*** Page ***
Syreeta Gates, a young archivist from Jamaica, Queens, founded The Gates Preserve, a digital record of Black youth culture media so complete that the photographers and writers of the pieces in her collection from that era often hit her up to ask for clips of their own work. Gates has dedicated her life to the study and collection of this history, because it introduced her to a perspective she found truer to her experiences than what she encountered elsewhere. 

“Oftentimes, when we're thinking about American journalism, we're thinking about Joan Didion, Hunter S. Thompson, or Gay Talese, and they’re important. But we also need to think about Mimi Valdés and Bönz Malone and Bobbito Garcia,” Gates told me. “Hip-hop journalism was responsible for talking about American culture in a way that no one else was at the time. In a Source magazine in ’92, you could read about Palestine, you could read about Nelson Mandela being freed, you could read about a new demo tape on the way from a guy named Biggie Smalls. It showed a people's history of alternative culture that you're not getting from the mainstream publications.”

But the giddy freedom of operating outside of mainstream constraints also comes with a downside. “The problem is, if you're from a culture that was not supposed to last from the jump, you're not thinking about archiving it or preserving it,” Gates said.

Arthur Fournier is a rare bookseller with a business he runs out of an apartment in Crown Heights that includes rap magazines and ephemera. He carved out a niche for himself as a lifelong hip-hop fan who saw there was an entire category of valuable work overlooked by much of his industry. He studied the history of art and philosophy at the University of Chicago, and is no stranger to dealing with museum and academic archives, as well as the hurdles involved in publicly sharing the work that comes into his possession.
*** Items ***
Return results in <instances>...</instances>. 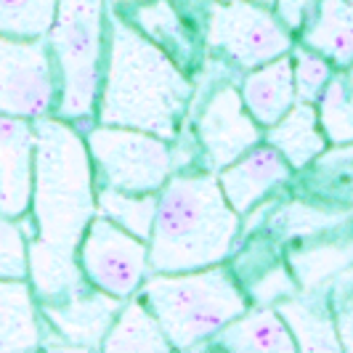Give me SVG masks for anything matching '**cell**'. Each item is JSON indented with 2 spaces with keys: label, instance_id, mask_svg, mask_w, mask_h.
I'll use <instances>...</instances> for the list:
<instances>
[{
  "label": "cell",
  "instance_id": "23",
  "mask_svg": "<svg viewBox=\"0 0 353 353\" xmlns=\"http://www.w3.org/2000/svg\"><path fill=\"white\" fill-rule=\"evenodd\" d=\"M287 265L301 290H321L353 268V239L290 250Z\"/></svg>",
  "mask_w": 353,
  "mask_h": 353
},
{
  "label": "cell",
  "instance_id": "25",
  "mask_svg": "<svg viewBox=\"0 0 353 353\" xmlns=\"http://www.w3.org/2000/svg\"><path fill=\"white\" fill-rule=\"evenodd\" d=\"M319 125L332 143L353 141V85L345 72H335L319 96Z\"/></svg>",
  "mask_w": 353,
  "mask_h": 353
},
{
  "label": "cell",
  "instance_id": "22",
  "mask_svg": "<svg viewBox=\"0 0 353 353\" xmlns=\"http://www.w3.org/2000/svg\"><path fill=\"white\" fill-rule=\"evenodd\" d=\"M101 348L106 353H165L170 351V340L165 337L157 316L139 298L130 301L109 327Z\"/></svg>",
  "mask_w": 353,
  "mask_h": 353
},
{
  "label": "cell",
  "instance_id": "10",
  "mask_svg": "<svg viewBox=\"0 0 353 353\" xmlns=\"http://www.w3.org/2000/svg\"><path fill=\"white\" fill-rule=\"evenodd\" d=\"M196 139L215 170L231 165L261 141L258 123L252 120L242 93L234 85H221L208 99L196 117Z\"/></svg>",
  "mask_w": 353,
  "mask_h": 353
},
{
  "label": "cell",
  "instance_id": "3",
  "mask_svg": "<svg viewBox=\"0 0 353 353\" xmlns=\"http://www.w3.org/2000/svg\"><path fill=\"white\" fill-rule=\"evenodd\" d=\"M35 125L32 205L35 239L64 252H77L96 215L93 170L85 139L61 117H40Z\"/></svg>",
  "mask_w": 353,
  "mask_h": 353
},
{
  "label": "cell",
  "instance_id": "24",
  "mask_svg": "<svg viewBox=\"0 0 353 353\" xmlns=\"http://www.w3.org/2000/svg\"><path fill=\"white\" fill-rule=\"evenodd\" d=\"M96 205L101 208L109 221H114L117 226L130 231L133 236H139L143 242H149L152 226H154V215H157V194H133L123 192L114 186H101L96 194Z\"/></svg>",
  "mask_w": 353,
  "mask_h": 353
},
{
  "label": "cell",
  "instance_id": "16",
  "mask_svg": "<svg viewBox=\"0 0 353 353\" xmlns=\"http://www.w3.org/2000/svg\"><path fill=\"white\" fill-rule=\"evenodd\" d=\"M242 101L258 125H274L298 101L292 59L284 53L279 59L261 64L242 83Z\"/></svg>",
  "mask_w": 353,
  "mask_h": 353
},
{
  "label": "cell",
  "instance_id": "28",
  "mask_svg": "<svg viewBox=\"0 0 353 353\" xmlns=\"http://www.w3.org/2000/svg\"><path fill=\"white\" fill-rule=\"evenodd\" d=\"M30 274V236L19 218L0 215V279H27Z\"/></svg>",
  "mask_w": 353,
  "mask_h": 353
},
{
  "label": "cell",
  "instance_id": "8",
  "mask_svg": "<svg viewBox=\"0 0 353 353\" xmlns=\"http://www.w3.org/2000/svg\"><path fill=\"white\" fill-rule=\"evenodd\" d=\"M59 72L46 37L0 35V112L27 120L56 114Z\"/></svg>",
  "mask_w": 353,
  "mask_h": 353
},
{
  "label": "cell",
  "instance_id": "20",
  "mask_svg": "<svg viewBox=\"0 0 353 353\" xmlns=\"http://www.w3.org/2000/svg\"><path fill=\"white\" fill-rule=\"evenodd\" d=\"M301 37L305 48L321 53L332 67L348 70L353 64V6L348 0H319Z\"/></svg>",
  "mask_w": 353,
  "mask_h": 353
},
{
  "label": "cell",
  "instance_id": "27",
  "mask_svg": "<svg viewBox=\"0 0 353 353\" xmlns=\"http://www.w3.org/2000/svg\"><path fill=\"white\" fill-rule=\"evenodd\" d=\"M292 72H295V93L298 101H308L314 104L319 101V96L324 93L332 72V61H327L321 53L311 51V48H295L292 51Z\"/></svg>",
  "mask_w": 353,
  "mask_h": 353
},
{
  "label": "cell",
  "instance_id": "13",
  "mask_svg": "<svg viewBox=\"0 0 353 353\" xmlns=\"http://www.w3.org/2000/svg\"><path fill=\"white\" fill-rule=\"evenodd\" d=\"M290 162L271 143H255L239 159L221 168L218 183L226 202L239 215H245L255 205H261V199L271 194L276 186H282L290 178Z\"/></svg>",
  "mask_w": 353,
  "mask_h": 353
},
{
  "label": "cell",
  "instance_id": "2",
  "mask_svg": "<svg viewBox=\"0 0 353 353\" xmlns=\"http://www.w3.org/2000/svg\"><path fill=\"white\" fill-rule=\"evenodd\" d=\"M236 234L239 212L226 202L212 173L168 178L149 236V268L154 274H181L221 263Z\"/></svg>",
  "mask_w": 353,
  "mask_h": 353
},
{
  "label": "cell",
  "instance_id": "6",
  "mask_svg": "<svg viewBox=\"0 0 353 353\" xmlns=\"http://www.w3.org/2000/svg\"><path fill=\"white\" fill-rule=\"evenodd\" d=\"M85 143L106 186L123 192H157L173 170V152L168 139L139 128L101 123L99 128H90Z\"/></svg>",
  "mask_w": 353,
  "mask_h": 353
},
{
  "label": "cell",
  "instance_id": "35",
  "mask_svg": "<svg viewBox=\"0 0 353 353\" xmlns=\"http://www.w3.org/2000/svg\"><path fill=\"white\" fill-rule=\"evenodd\" d=\"M348 3H351V6H353V0H348Z\"/></svg>",
  "mask_w": 353,
  "mask_h": 353
},
{
  "label": "cell",
  "instance_id": "34",
  "mask_svg": "<svg viewBox=\"0 0 353 353\" xmlns=\"http://www.w3.org/2000/svg\"><path fill=\"white\" fill-rule=\"evenodd\" d=\"M345 74H348V80H351V85H353V64L348 67V72H345Z\"/></svg>",
  "mask_w": 353,
  "mask_h": 353
},
{
  "label": "cell",
  "instance_id": "29",
  "mask_svg": "<svg viewBox=\"0 0 353 353\" xmlns=\"http://www.w3.org/2000/svg\"><path fill=\"white\" fill-rule=\"evenodd\" d=\"M343 215H332V212H324L321 208H311V205H303V202H292V205H284L282 210L271 218V231L282 234V236H311L316 231L327 229L337 223Z\"/></svg>",
  "mask_w": 353,
  "mask_h": 353
},
{
  "label": "cell",
  "instance_id": "11",
  "mask_svg": "<svg viewBox=\"0 0 353 353\" xmlns=\"http://www.w3.org/2000/svg\"><path fill=\"white\" fill-rule=\"evenodd\" d=\"M120 308H123L120 298L88 287L64 301L40 303V316L48 324V330L61 340H67L72 348L88 351V348H101Z\"/></svg>",
  "mask_w": 353,
  "mask_h": 353
},
{
  "label": "cell",
  "instance_id": "31",
  "mask_svg": "<svg viewBox=\"0 0 353 353\" xmlns=\"http://www.w3.org/2000/svg\"><path fill=\"white\" fill-rule=\"evenodd\" d=\"M330 301L335 303V327L340 348L353 351V290L337 287L335 295H330Z\"/></svg>",
  "mask_w": 353,
  "mask_h": 353
},
{
  "label": "cell",
  "instance_id": "7",
  "mask_svg": "<svg viewBox=\"0 0 353 353\" xmlns=\"http://www.w3.org/2000/svg\"><path fill=\"white\" fill-rule=\"evenodd\" d=\"M205 43L234 64L255 70L292 48V35L268 6L250 0L212 3L205 21Z\"/></svg>",
  "mask_w": 353,
  "mask_h": 353
},
{
  "label": "cell",
  "instance_id": "14",
  "mask_svg": "<svg viewBox=\"0 0 353 353\" xmlns=\"http://www.w3.org/2000/svg\"><path fill=\"white\" fill-rule=\"evenodd\" d=\"M295 337L298 351L305 353H332L343 351L337 340L335 314L330 305V292L321 290H298L274 305Z\"/></svg>",
  "mask_w": 353,
  "mask_h": 353
},
{
  "label": "cell",
  "instance_id": "15",
  "mask_svg": "<svg viewBox=\"0 0 353 353\" xmlns=\"http://www.w3.org/2000/svg\"><path fill=\"white\" fill-rule=\"evenodd\" d=\"M212 345L234 353H292L298 351L295 337L274 305H258L231 319L210 337Z\"/></svg>",
  "mask_w": 353,
  "mask_h": 353
},
{
  "label": "cell",
  "instance_id": "19",
  "mask_svg": "<svg viewBox=\"0 0 353 353\" xmlns=\"http://www.w3.org/2000/svg\"><path fill=\"white\" fill-rule=\"evenodd\" d=\"M265 141L282 154L292 170L308 168L324 152V130L319 125V112L308 101H295L290 112L268 125Z\"/></svg>",
  "mask_w": 353,
  "mask_h": 353
},
{
  "label": "cell",
  "instance_id": "17",
  "mask_svg": "<svg viewBox=\"0 0 353 353\" xmlns=\"http://www.w3.org/2000/svg\"><path fill=\"white\" fill-rule=\"evenodd\" d=\"M43 345L40 303L27 279H0V353Z\"/></svg>",
  "mask_w": 353,
  "mask_h": 353
},
{
  "label": "cell",
  "instance_id": "12",
  "mask_svg": "<svg viewBox=\"0 0 353 353\" xmlns=\"http://www.w3.org/2000/svg\"><path fill=\"white\" fill-rule=\"evenodd\" d=\"M35 125L0 112V215L21 218L32 205Z\"/></svg>",
  "mask_w": 353,
  "mask_h": 353
},
{
  "label": "cell",
  "instance_id": "32",
  "mask_svg": "<svg viewBox=\"0 0 353 353\" xmlns=\"http://www.w3.org/2000/svg\"><path fill=\"white\" fill-rule=\"evenodd\" d=\"M276 17L290 32H303L311 17L316 14L319 0H274Z\"/></svg>",
  "mask_w": 353,
  "mask_h": 353
},
{
  "label": "cell",
  "instance_id": "5",
  "mask_svg": "<svg viewBox=\"0 0 353 353\" xmlns=\"http://www.w3.org/2000/svg\"><path fill=\"white\" fill-rule=\"evenodd\" d=\"M46 40L59 72L56 117L88 120L101 88L104 0H59Z\"/></svg>",
  "mask_w": 353,
  "mask_h": 353
},
{
  "label": "cell",
  "instance_id": "33",
  "mask_svg": "<svg viewBox=\"0 0 353 353\" xmlns=\"http://www.w3.org/2000/svg\"><path fill=\"white\" fill-rule=\"evenodd\" d=\"M223 3H231V0H223ZM250 3H258V6H274V0H250Z\"/></svg>",
  "mask_w": 353,
  "mask_h": 353
},
{
  "label": "cell",
  "instance_id": "21",
  "mask_svg": "<svg viewBox=\"0 0 353 353\" xmlns=\"http://www.w3.org/2000/svg\"><path fill=\"white\" fill-rule=\"evenodd\" d=\"M133 8V24L154 46H159L178 67H189L194 59V37L183 24V17L170 0H141Z\"/></svg>",
  "mask_w": 353,
  "mask_h": 353
},
{
  "label": "cell",
  "instance_id": "30",
  "mask_svg": "<svg viewBox=\"0 0 353 353\" xmlns=\"http://www.w3.org/2000/svg\"><path fill=\"white\" fill-rule=\"evenodd\" d=\"M298 290H301V287L295 282L290 265L274 263V265H265L263 274L250 284L248 292H250V301L255 303V305H276V303H282L284 298L295 295Z\"/></svg>",
  "mask_w": 353,
  "mask_h": 353
},
{
  "label": "cell",
  "instance_id": "9",
  "mask_svg": "<svg viewBox=\"0 0 353 353\" xmlns=\"http://www.w3.org/2000/svg\"><path fill=\"white\" fill-rule=\"evenodd\" d=\"M77 261L83 274L96 290L114 298H130L146 279L149 271V245L117 226L109 218H96L80 239Z\"/></svg>",
  "mask_w": 353,
  "mask_h": 353
},
{
  "label": "cell",
  "instance_id": "1",
  "mask_svg": "<svg viewBox=\"0 0 353 353\" xmlns=\"http://www.w3.org/2000/svg\"><path fill=\"white\" fill-rule=\"evenodd\" d=\"M194 85L176 61L120 14L109 19V56L99 123L139 128L173 141Z\"/></svg>",
  "mask_w": 353,
  "mask_h": 353
},
{
  "label": "cell",
  "instance_id": "26",
  "mask_svg": "<svg viewBox=\"0 0 353 353\" xmlns=\"http://www.w3.org/2000/svg\"><path fill=\"white\" fill-rule=\"evenodd\" d=\"M59 0H0V35L46 37Z\"/></svg>",
  "mask_w": 353,
  "mask_h": 353
},
{
  "label": "cell",
  "instance_id": "18",
  "mask_svg": "<svg viewBox=\"0 0 353 353\" xmlns=\"http://www.w3.org/2000/svg\"><path fill=\"white\" fill-rule=\"evenodd\" d=\"M27 282L35 292L37 303L64 301L74 292H83L93 284L85 279L77 252L56 250L40 239H30V274Z\"/></svg>",
  "mask_w": 353,
  "mask_h": 353
},
{
  "label": "cell",
  "instance_id": "4",
  "mask_svg": "<svg viewBox=\"0 0 353 353\" xmlns=\"http://www.w3.org/2000/svg\"><path fill=\"white\" fill-rule=\"evenodd\" d=\"M141 301L157 316L173 348L208 343L231 319L248 311L245 292L221 263L181 274H154L143 282Z\"/></svg>",
  "mask_w": 353,
  "mask_h": 353
}]
</instances>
***
**Tasks and exercises**
**1.** In the hip-hop archiving piece, what reason does Gates give for why work from hip-hop culture often went unpreserved? Please answer in one to three sentences.
**2.** Answer these questions from the hip-hop archiving piece:
(a) Where is Syreeta Gates from?
(b) Out of what kind of place and in which neighborhood does Arthur Fournier run his business?
(c) At which university did Fournier study the history of art and philosophy?
**3.** Rewrite the hip-hop archiving piece from "Arthur Fournier is" to "into his possession.", replacing "Crown Heights" with "Bed-Stuy".

**Answers to the tasks**
**1.** Gates says that people from a culture that was never expected to last from the start don't think about archiving or preserving it. The freedom of working outside mainstream constraints came with that downside.

**2.**
(a) Jamaica, Queens.
(b) Out of an apartment in Crown Heights.
(c) The University of Chicago.

**3.**
Arthur Fournier is a rare bookseller with a business he runs out of an apartment in Bed-Stuy that includes rap magazines and ephemera. He carved out a niche for himself as a lifelong hip-hop fan who saw there was an entire category of valuable work overlooked by much of his industry. He studied the history of art and philosophy at the University of Chicago, and is no stranger to dealing with museum and academic archives, as well as the hurdles involved in publicly sharing the work that comes into his possession.